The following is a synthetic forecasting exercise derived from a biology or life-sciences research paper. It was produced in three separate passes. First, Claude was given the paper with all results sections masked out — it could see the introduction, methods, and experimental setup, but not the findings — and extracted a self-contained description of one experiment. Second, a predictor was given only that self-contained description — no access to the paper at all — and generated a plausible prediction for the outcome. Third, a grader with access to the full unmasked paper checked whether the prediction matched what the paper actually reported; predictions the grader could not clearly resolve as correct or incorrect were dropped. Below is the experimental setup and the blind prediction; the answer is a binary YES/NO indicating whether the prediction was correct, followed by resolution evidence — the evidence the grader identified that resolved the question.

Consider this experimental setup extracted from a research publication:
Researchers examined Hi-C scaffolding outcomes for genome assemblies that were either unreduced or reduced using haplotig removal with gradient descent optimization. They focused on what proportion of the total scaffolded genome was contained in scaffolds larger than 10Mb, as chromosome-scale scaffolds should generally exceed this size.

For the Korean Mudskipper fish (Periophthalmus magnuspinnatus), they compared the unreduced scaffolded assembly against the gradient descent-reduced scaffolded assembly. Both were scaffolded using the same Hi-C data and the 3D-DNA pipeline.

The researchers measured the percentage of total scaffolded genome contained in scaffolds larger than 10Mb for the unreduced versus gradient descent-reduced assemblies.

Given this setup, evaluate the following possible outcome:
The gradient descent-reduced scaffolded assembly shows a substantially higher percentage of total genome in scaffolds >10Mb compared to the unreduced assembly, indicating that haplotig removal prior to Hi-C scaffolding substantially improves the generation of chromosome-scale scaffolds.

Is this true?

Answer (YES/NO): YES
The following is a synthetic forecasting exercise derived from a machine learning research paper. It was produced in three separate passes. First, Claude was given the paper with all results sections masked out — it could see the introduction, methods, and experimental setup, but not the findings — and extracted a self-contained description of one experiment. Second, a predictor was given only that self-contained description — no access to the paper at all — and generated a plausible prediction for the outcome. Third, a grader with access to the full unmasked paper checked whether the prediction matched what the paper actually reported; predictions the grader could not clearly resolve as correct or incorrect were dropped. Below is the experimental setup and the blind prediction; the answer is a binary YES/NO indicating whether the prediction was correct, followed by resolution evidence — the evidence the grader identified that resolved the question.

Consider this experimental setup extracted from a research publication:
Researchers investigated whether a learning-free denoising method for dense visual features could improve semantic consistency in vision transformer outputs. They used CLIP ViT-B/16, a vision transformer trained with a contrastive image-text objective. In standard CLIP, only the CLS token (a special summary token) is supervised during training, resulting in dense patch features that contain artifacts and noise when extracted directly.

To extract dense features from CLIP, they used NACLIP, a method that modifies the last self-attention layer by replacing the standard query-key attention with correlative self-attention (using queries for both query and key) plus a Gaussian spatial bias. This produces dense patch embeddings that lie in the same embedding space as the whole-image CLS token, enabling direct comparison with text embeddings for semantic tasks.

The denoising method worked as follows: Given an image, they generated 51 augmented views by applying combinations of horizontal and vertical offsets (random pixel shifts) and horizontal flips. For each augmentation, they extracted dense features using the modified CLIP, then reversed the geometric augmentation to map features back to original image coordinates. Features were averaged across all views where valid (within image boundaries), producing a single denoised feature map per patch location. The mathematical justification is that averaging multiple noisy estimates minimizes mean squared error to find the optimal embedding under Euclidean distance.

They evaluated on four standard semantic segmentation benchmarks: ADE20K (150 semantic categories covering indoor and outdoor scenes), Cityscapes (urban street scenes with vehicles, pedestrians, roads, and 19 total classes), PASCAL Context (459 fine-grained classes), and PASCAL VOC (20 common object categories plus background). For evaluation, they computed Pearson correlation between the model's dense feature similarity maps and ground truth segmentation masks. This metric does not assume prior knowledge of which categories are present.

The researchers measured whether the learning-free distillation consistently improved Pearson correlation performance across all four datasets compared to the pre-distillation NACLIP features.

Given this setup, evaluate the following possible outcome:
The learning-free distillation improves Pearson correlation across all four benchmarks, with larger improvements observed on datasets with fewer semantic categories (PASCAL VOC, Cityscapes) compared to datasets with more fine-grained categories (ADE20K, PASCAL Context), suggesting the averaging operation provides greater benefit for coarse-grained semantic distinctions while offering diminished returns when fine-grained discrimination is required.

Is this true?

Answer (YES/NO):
◆ ◆ ◆ ◆ ◆
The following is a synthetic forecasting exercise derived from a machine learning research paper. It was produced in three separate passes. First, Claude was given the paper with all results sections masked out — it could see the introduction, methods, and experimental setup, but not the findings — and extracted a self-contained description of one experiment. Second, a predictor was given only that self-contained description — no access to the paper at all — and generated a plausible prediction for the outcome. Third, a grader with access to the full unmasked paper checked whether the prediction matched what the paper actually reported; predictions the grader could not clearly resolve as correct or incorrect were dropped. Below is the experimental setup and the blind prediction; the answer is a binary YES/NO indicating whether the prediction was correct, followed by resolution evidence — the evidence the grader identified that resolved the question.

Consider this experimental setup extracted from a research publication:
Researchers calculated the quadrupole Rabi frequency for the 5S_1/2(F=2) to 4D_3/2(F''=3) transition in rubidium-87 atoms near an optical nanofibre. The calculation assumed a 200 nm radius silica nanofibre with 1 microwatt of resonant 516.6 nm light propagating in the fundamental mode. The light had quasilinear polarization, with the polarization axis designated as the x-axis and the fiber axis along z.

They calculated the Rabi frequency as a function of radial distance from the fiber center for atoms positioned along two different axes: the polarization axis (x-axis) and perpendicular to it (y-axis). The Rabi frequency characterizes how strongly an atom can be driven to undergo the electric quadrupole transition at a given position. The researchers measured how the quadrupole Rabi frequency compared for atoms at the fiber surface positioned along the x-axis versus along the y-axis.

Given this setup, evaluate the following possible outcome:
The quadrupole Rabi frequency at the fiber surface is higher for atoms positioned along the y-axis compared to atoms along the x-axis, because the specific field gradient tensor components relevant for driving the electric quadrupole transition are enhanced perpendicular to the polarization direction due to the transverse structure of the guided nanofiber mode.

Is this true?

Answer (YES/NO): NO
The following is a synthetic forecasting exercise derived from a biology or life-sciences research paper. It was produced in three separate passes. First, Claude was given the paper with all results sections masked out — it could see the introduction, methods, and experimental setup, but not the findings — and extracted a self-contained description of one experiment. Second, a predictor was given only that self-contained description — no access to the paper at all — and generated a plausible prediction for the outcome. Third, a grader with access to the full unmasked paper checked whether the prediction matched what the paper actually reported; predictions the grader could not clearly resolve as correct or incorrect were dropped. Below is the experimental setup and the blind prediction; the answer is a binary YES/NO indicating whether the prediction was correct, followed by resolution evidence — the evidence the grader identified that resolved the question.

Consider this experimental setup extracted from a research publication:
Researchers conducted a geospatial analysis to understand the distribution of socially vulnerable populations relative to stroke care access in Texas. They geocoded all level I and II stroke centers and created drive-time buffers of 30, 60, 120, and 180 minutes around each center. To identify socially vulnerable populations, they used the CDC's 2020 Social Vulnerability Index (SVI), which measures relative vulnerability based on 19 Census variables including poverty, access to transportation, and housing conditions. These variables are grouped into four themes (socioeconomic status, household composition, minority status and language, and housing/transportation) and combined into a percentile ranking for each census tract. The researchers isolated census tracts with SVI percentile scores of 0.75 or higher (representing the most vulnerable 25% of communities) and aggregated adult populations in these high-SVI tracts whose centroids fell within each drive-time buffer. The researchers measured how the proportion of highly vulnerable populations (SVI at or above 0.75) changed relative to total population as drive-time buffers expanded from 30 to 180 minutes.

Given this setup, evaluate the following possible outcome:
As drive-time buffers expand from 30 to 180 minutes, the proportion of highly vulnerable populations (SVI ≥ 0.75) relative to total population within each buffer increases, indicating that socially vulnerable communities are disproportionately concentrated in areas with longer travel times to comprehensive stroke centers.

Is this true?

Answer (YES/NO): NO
◆ ◆ ◆ ◆ ◆
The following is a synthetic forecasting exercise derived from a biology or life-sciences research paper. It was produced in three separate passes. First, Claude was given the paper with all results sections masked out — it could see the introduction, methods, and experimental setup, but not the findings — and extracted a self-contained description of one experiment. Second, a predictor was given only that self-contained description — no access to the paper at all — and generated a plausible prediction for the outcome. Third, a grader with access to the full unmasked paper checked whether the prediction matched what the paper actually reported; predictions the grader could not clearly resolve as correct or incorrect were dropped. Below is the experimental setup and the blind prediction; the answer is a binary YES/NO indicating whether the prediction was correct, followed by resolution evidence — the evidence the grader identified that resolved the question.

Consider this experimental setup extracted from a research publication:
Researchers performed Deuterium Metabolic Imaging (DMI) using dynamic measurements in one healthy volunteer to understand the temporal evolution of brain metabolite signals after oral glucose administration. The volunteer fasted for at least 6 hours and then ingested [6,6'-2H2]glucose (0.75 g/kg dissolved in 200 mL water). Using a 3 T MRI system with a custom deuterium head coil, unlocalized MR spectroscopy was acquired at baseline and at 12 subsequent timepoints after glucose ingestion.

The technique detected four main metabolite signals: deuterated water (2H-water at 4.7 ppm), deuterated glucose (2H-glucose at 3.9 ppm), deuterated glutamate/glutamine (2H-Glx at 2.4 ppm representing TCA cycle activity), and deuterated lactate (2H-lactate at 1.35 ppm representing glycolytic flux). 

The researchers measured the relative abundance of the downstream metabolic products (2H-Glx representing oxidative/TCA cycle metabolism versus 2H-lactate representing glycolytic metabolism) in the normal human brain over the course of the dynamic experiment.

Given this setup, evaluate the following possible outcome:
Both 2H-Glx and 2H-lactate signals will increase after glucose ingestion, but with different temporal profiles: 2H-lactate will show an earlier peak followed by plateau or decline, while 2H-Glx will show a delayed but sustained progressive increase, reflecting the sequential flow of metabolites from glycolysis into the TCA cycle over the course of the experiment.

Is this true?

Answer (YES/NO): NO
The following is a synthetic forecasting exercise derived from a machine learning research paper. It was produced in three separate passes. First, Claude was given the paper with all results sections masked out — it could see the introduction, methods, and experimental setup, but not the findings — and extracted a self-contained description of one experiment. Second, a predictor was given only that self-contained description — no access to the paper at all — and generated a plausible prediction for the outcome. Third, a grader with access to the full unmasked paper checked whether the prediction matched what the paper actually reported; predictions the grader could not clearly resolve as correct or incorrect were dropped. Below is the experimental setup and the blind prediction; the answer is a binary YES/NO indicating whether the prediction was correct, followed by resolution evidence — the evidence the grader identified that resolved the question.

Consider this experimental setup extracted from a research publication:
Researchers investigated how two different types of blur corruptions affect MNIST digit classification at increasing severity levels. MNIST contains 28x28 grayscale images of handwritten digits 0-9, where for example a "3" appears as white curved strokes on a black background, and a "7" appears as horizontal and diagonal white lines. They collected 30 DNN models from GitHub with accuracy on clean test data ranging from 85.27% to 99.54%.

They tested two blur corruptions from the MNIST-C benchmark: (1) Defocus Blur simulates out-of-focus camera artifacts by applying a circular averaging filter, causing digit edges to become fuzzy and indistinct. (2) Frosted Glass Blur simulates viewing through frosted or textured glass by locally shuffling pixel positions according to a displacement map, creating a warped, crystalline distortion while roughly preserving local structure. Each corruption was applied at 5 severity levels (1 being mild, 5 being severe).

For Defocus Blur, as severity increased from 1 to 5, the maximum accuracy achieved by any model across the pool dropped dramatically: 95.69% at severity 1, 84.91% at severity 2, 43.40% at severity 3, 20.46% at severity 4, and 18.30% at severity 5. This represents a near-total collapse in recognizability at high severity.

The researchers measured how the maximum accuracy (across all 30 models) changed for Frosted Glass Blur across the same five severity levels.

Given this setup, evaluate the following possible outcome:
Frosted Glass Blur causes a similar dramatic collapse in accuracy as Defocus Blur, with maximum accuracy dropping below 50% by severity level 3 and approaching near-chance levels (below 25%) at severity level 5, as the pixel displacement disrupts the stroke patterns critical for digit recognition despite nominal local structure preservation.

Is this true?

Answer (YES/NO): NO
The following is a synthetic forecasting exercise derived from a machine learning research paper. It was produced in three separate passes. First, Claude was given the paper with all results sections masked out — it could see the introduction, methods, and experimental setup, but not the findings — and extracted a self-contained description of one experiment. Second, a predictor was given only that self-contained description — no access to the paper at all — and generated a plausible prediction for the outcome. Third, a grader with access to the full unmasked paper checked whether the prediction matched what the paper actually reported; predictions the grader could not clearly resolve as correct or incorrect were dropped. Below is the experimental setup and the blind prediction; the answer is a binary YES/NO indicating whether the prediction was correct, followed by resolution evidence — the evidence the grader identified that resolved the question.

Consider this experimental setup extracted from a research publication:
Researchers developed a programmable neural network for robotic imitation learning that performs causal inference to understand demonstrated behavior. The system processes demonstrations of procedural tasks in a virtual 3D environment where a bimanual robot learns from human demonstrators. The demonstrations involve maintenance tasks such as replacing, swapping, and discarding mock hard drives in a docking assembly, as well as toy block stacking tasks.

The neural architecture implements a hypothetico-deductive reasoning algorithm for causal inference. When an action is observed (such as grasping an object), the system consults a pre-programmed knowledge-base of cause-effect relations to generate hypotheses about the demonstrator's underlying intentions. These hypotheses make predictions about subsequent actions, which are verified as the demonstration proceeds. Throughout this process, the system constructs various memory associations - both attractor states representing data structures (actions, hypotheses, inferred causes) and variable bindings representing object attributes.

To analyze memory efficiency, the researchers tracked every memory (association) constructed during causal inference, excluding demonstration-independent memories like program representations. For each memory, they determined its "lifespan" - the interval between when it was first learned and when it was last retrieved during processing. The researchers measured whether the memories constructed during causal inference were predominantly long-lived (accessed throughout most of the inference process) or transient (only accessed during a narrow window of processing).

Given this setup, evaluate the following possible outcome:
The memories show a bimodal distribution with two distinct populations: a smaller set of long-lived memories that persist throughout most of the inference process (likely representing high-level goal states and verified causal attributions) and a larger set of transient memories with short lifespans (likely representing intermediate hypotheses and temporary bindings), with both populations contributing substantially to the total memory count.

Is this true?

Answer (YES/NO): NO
◆ ◆ ◆ ◆ ◆
Looking at the data above, say how many lines contain "haplotig", and give no other words.

2